- [Activity]: How many lines of these entries include the string "United"? State the number alone.

[Records from a dataset]
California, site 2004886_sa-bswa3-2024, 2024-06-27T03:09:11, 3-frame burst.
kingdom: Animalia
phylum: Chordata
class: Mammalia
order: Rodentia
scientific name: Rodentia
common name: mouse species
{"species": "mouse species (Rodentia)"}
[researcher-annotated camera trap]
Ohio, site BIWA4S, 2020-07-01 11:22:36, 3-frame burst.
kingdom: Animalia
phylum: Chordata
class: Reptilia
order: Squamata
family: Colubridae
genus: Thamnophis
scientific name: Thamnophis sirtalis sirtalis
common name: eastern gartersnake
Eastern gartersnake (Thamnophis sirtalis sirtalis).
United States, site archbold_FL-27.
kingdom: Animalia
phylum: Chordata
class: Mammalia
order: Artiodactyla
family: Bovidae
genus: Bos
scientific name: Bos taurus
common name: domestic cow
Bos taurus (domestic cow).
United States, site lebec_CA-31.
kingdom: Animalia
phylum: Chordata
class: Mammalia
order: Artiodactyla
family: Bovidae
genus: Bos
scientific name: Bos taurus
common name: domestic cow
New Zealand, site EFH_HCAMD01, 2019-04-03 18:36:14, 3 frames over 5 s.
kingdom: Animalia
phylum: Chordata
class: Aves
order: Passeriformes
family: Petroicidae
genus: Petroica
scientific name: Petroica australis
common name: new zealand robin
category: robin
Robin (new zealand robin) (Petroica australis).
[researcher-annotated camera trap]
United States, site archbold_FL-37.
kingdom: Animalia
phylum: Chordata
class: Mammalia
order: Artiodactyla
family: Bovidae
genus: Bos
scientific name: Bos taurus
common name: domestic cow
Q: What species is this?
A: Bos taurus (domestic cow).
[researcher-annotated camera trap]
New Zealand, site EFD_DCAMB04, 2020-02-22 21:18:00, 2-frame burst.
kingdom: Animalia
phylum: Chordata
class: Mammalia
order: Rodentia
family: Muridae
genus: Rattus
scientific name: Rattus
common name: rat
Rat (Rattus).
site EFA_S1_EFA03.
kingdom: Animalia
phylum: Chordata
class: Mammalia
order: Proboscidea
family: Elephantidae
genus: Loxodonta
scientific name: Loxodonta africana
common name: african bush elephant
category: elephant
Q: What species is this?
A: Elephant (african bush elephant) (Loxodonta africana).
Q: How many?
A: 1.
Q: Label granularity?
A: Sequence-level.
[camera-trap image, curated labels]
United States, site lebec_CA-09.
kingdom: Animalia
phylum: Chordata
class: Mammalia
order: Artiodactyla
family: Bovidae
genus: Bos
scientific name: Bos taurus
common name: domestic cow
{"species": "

- [Reply to the task]: 4